[RFC] largefiles - "system-wide" cache

Wed Oct 19 09:17:21 CDT 2011

> From: gerg.ward at gmail.com [mailto:gerg.ward at gmail.com] On Behalf Of
> Greg Ward
> On Tue, Oct 18, 2011 at 4:38 PM, Carter, Eli <Eli.Carter at tektronix.com>
> wrote:
> > The largefiles extension talks a lot about a system-wide cache.  There are
> two problems with this.  First, this cache is per-user, not a system-wide.  And
> secondly, it is more accurately described as a 'store' than as a 'cache'.
> 
> I have been thinking about sending in a patch to rename it to "user cache",
> but I had not realized that it's really a store. Thanks for clarifying!
> 
> (In fact, I was going to propose moving it to ~/.cache/hg-largefiles, since after
> all "it's a cache, it should go in ~/.cache to clarify that it's safe to dispose of".
> Oops! Good thing I didn't get around to
> that.)

Heh.  Actually, I think it _should_ be a cache.  And making $repo/.hg/largefiles be the store should allow ~/.largefiles (or whatever name) to be just a cache.

> > Regarding 'system-wide' vs 'per-user':
> > The extension assumes files are in the system cache, but if one user is
> cloning a repository from another user on the same machine, those files
> _won't_ be in the "system-wide" cache, and the clone winds up without the
> largefiles (and spews "Can't get file locally" errors).
> 
> Ick. Sounds like we need more test cases.

I have a testcase to demonstrate this.  I'll try to post it later.

> > Therefore, there are two things I'd like to see:
> >
> > 1: I'd like to have the extension populate $repo/.hg/largefiles in addition to
> ~/.largefiles (using hardlinks where possible), and reference it when looking
> for files.
> 
> Seems reasonable. Actually I'd like someone to explain to me why we need
> two complete copies of all the largefiles on the local system.
> ;-) If that is in fact the case... so far I've mainly been reading the code rather
> than actually *using* largefiles.

The purpose is so that when you do another clone of the repo from the server that you don't have to download those 1.5GB files all over again.  And the intent, from what I understand, was for these to be hardlinked so you don't have multiple copies of it, just multiple references.
I don't know how well that works on Windows machines.

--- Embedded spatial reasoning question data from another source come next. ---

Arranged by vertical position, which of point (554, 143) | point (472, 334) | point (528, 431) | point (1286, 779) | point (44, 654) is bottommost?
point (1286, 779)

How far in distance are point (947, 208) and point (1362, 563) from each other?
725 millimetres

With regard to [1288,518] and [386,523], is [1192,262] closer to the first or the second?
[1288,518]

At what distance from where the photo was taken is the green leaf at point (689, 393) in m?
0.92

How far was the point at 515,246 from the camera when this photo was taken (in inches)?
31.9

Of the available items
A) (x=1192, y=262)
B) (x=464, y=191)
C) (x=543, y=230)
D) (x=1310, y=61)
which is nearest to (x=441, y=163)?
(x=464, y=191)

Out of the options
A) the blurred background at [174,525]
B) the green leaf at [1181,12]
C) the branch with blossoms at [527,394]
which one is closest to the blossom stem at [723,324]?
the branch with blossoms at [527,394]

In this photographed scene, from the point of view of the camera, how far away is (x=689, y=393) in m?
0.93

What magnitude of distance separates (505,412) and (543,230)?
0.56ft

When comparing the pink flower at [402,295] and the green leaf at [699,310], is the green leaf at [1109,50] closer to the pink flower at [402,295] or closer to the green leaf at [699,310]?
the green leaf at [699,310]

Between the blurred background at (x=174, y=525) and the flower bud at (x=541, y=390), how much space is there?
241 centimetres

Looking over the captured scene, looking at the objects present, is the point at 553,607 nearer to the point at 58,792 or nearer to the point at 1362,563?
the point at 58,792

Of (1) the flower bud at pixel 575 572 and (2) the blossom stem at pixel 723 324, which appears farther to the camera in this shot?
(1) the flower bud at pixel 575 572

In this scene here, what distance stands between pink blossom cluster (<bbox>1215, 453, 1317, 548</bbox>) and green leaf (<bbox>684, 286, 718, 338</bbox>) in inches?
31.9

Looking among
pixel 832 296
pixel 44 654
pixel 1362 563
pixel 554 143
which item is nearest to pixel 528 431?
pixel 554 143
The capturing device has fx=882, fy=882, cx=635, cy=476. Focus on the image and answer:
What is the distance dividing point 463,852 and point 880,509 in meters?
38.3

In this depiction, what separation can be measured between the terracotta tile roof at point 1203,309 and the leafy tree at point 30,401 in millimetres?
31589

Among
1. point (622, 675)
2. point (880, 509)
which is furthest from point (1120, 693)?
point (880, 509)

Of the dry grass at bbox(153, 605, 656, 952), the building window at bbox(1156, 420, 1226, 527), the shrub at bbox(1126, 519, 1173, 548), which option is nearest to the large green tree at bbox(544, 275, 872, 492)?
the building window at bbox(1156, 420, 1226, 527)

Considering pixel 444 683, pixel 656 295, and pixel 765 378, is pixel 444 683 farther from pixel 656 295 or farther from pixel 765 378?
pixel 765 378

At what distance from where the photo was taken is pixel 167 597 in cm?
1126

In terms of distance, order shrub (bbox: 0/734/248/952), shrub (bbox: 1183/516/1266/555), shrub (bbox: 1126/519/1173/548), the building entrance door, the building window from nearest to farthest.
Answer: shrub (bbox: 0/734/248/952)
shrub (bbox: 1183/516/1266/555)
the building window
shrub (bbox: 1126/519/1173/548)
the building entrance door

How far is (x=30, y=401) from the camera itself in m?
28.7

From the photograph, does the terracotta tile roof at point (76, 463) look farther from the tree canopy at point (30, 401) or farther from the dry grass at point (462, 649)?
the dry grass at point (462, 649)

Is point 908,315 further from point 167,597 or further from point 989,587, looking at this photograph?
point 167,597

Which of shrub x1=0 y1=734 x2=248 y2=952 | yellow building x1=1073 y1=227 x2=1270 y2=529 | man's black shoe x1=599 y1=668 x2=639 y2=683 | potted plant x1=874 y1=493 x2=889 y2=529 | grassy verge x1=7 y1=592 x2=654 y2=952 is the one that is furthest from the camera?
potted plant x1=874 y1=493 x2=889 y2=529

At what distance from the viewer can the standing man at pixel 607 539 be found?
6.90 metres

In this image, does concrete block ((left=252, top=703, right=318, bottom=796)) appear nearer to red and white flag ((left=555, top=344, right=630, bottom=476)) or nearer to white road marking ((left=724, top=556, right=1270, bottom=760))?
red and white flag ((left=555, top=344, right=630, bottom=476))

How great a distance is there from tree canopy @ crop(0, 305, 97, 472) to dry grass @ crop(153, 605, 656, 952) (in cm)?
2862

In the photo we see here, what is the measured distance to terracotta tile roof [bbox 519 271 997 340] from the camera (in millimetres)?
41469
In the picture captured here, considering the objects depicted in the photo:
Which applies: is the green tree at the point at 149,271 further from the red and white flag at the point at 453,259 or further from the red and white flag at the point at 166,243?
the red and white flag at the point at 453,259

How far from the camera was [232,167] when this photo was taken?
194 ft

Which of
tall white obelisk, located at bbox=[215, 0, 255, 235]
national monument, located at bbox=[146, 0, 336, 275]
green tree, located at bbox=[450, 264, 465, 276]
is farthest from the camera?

> Tweak: it should be ~/.hg-largefiles, not ~/.largefiles.
> 
> > 2: I'd like to have an --all-largefiles option for hg clone and hg pull that
> downloads all versions of all largefiles referenced by any changeset included
> in the transfer.
> 
> Also seems reasonable, but it's unclear to me whether those downloaded
> revs belong in ~/.hg-largefiles or $repo/.hg/largefiles. The relationship
> between those two directories is still unclear to me.

As it is currently implemented:
$repo/.hg/largefiles plays two rolls: for the 'main' repository, it is a 'store' of all the largefiles; for clones of the 'main' repository, it is a 'cache' of all the largefiles that the client downloaded.
~/.largefiles serves the same two rolls, but allows different repositories on the same machine to share the cache and reduce over-all disk usage by using hardlinks.

As (I think) it should be implemented:
~/.largefiles (or ~/.hg-largefiles) should be a cache and only a cache.
$repo/.hg/largefiles should be a store.
I think we really need some way to say 'this repo must maintain a complete store' so there is a way to assert that 'this repo is always complete'.  As it stands, I worry about data getting lost in a convoluted backup-and-restore shuffle.

Eli